La démarche suivie dans des affaires récentes comporte une analyse en deux temps. En premier, il faut se demander si le différend concret et tangible a disparu et si la question est devenue purement théorique. En deuxième lieu, si la réponse à la première question est affirmative, le tribunal décide s'il doit exercer son pouvoir discrétionnaire et entendre l'affaire. La jurisprudence n'indique pas toujours très clairement si le mot « théorique » (moot) s'applique aux affaires qui ne comportent pas de litige concret ou s'il s'applique seulement à celles de ces affaires que le tribunal refuse d'entendre. Pour être précis, je considère qu'une affaire est « théorique » si elle ne répond pas au critère du « litige actuel » . Un tribunal peut de toute façon choisir de juger une question théorique s'il estime que les circonstances le justifient. [Non souligné dans l'original.]

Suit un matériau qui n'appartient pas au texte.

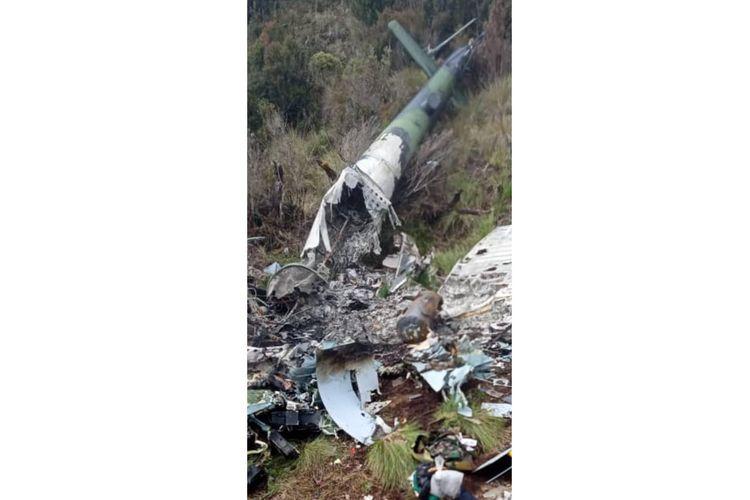 Sebuah foto bangkai pesawat helikopter beredar di dunia maya pada Selasa (4/2/2020). Foto bangkai helikopter itu diduga MI 17 milik TNI AD yang hilang kontak sejak Juni 2019 lalu.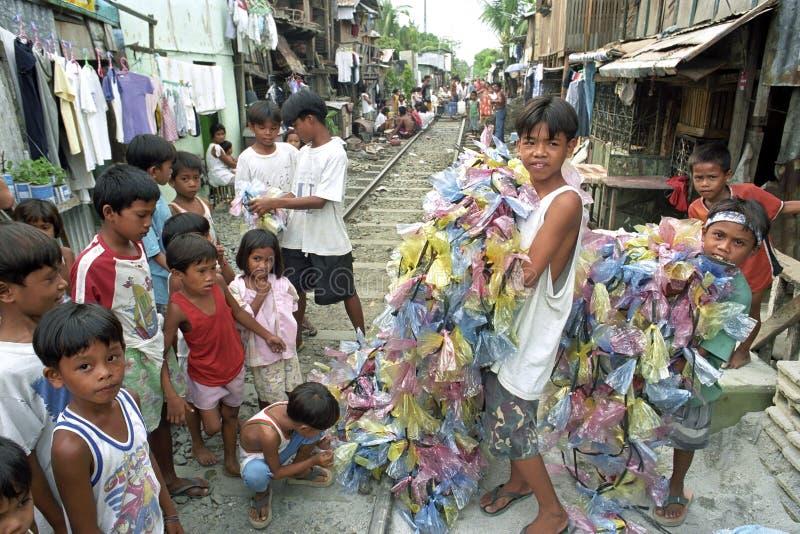 Grupowego portreta Filipińscy dzieci z kolorowymi girlandami zdjęcie royalty free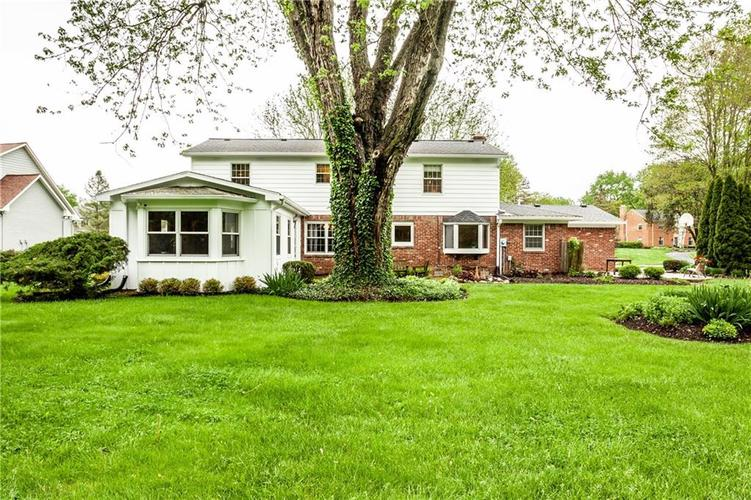 8812 Dunsmuir Drive Indianapolis IN 46260 | MLS 21710752 | photo 35
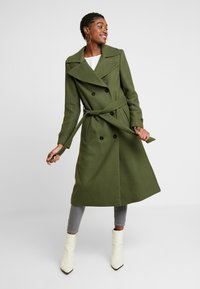 Miss Selfridge - BELTED COAT - Trenchcoat - forest green - 1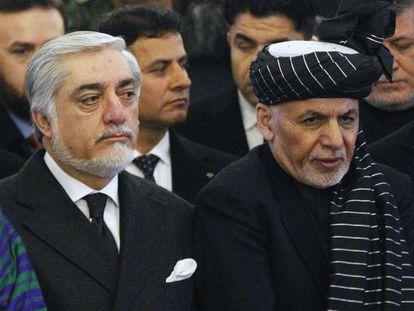 El presidente afgano Ashraf Ghani (a la derecha) y su rival político Abdullah Abdullah, durante un funeral el año pasado.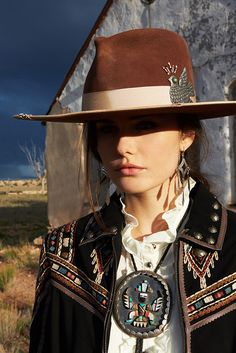 Western Arizona New Mexico Texas look style southwestern brown hat Cowgirl Chic, Cowgirl Mode, Estilo Cowgirl, Cowgirl Hats, Western Chic, Cowgirl Outfits, Cowgirl Style, Western Wear, Gypsy Cowgirl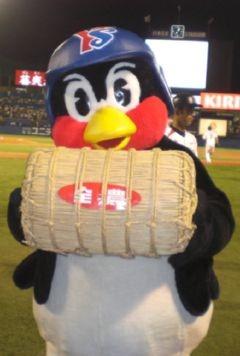 米俵をもっているつば九郎です。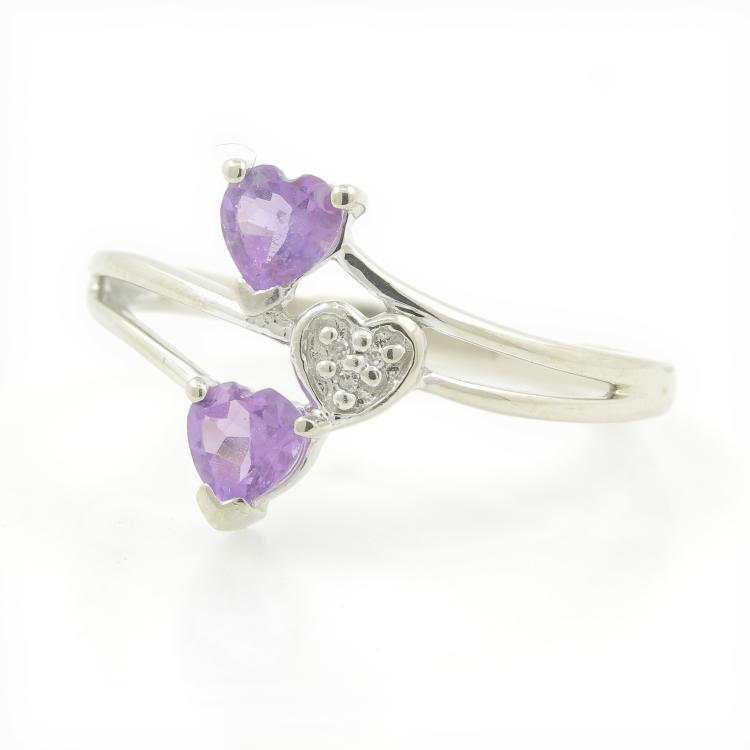 Elegant Modern Ladies 10K White Gold Amethyst Diamond Promise Ring - 0.35CTW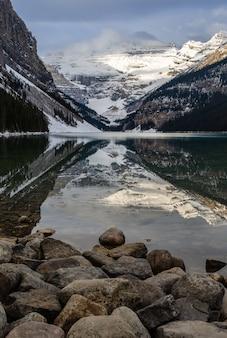 Vista di inverno di lake louise nel parco nazionale di banff, alberta, canada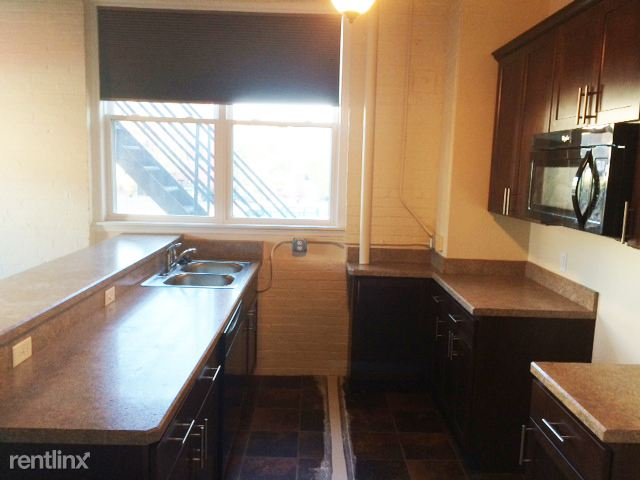 159 W Pearl St, Jackson, MI - $800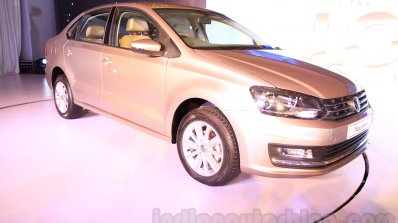 2015 VW Vento facelift front quarter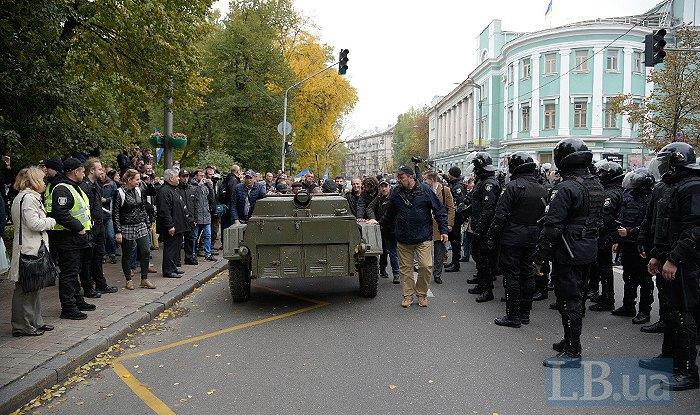Милиция заблокировала наГрушевского группу активистов спалатками из-за следственных действий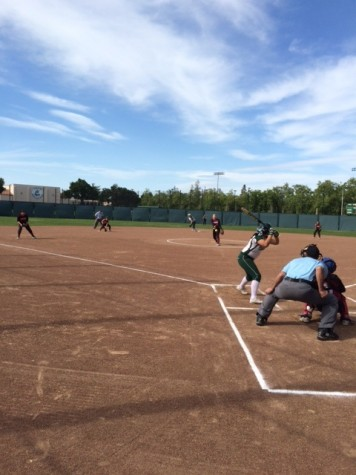 Paly varsity softball falls to Cupertino 4-1 in the seventh inning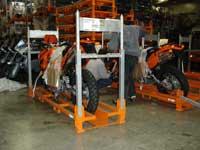 A mattighofeni gyár csomagolóüzemében egy KTM 640 Adventure-t rögzítenek a szállítókeretbe
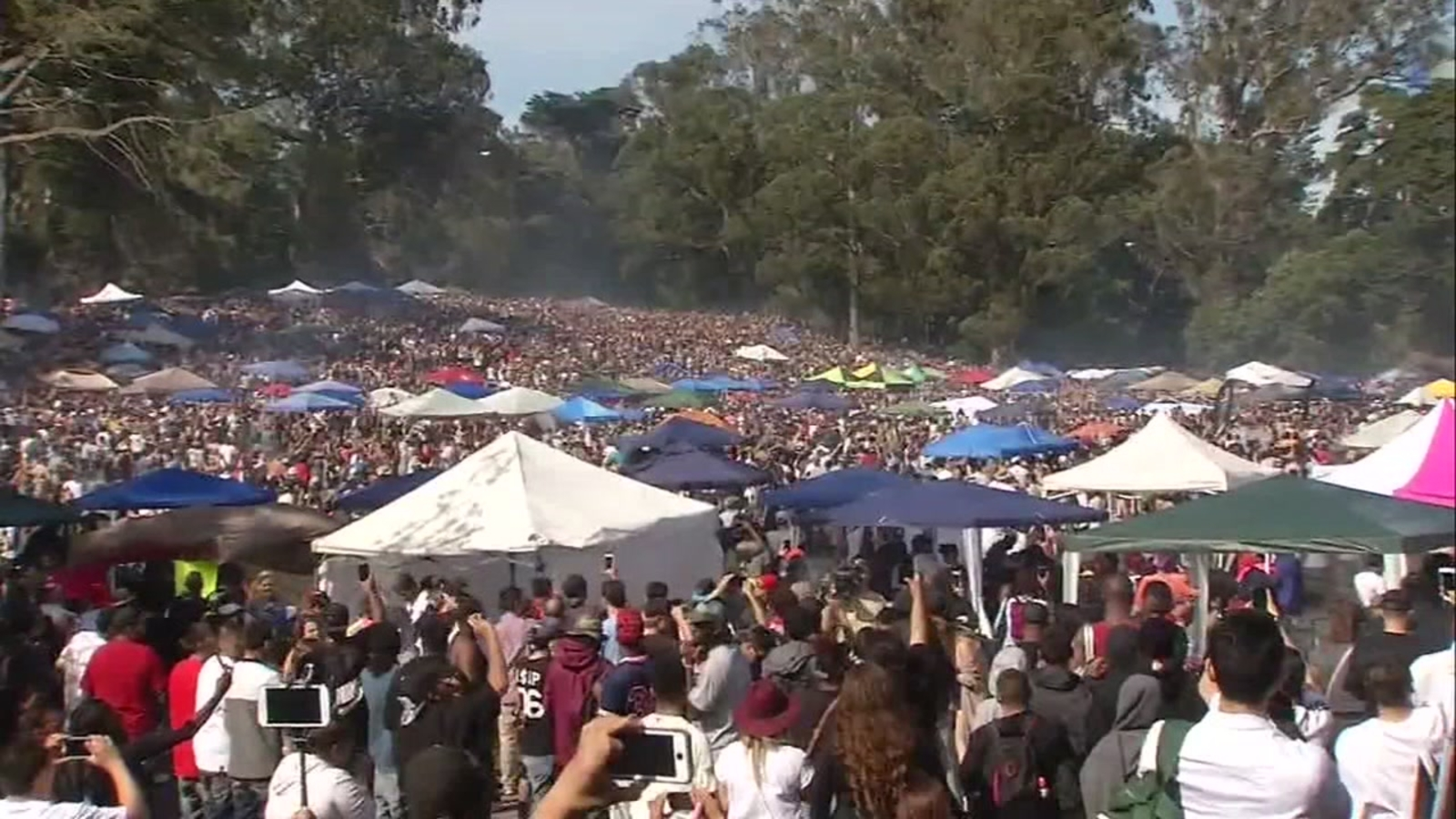 Organizers expect 20,000 at 4/20 smoke out at San Francisco's Hippie Hill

[13] À l'instar du juge Martineau qui a mené une analyse approfondie dans Figurado, je considère que la présente espèce est théorique dans la mesure où elle ne répond pas au critère du « litige actuel » . Le juge Martineau a écrit au paragraphe [41] :
Conformément à l'article 232 du RIPR, les demandeurs d'ERAR bénéficient d'un sursis de la mesure de renvoi. Le législateur voulait donc que l'ERAR soit complétée avant le renvoi des demandeurs pour faire face au risque qu'ils allèguent. L'ERAR a pour objet principal de décider si une personne peut être renvoyée d'une manière sécuritaire du Canada sans qu'elle soit exposée à la persécution, à la torture ou à des traitements inhumains. Cet objet cesse d'exister si la personne est renvoyée. En outre, si le demandeur est renvoyé et qu'il a été persécuté ou soumis à la torture ou à un traitement inhumain, la nouvelle ERAR n'aura peut-être aucun effet pratique. Dans ce contexte, on peut comprendre que les juges des diverses juridictions aient dit que, dans ce type de situation, lorsqu'il y a une question sérieuse à trancher, il y a lieu d'accorder un sursis pour éviter un préjudice irréparable. Comme l'a décidé le juge Lane de la Cour de l'Ontario (Division générale) dans Suresh c. R. [...], lorsque [traduction] « la preuve révèle que [le demandeur] sera fort probablement détenu et interrogé et exposé à un risque de torture et d'exécution sommaire [...] il est fort probable que les tribunaux canadiens ne seront à même d'exercer aucune influence sur la situation. Sa demande sera inutile puisque toute réparation obtenue ne sera pas exécutoire » . [...]. Il s'ensuit que le refus par la Cour d'accorder un sursis à un demandeur en attendant qu'une décision soit prise au sujet de sa demande de contrôle judiciaire « sera définitif » et constituera très certainement, dans ces circonstances, un préjudice irréparable. [référence omise]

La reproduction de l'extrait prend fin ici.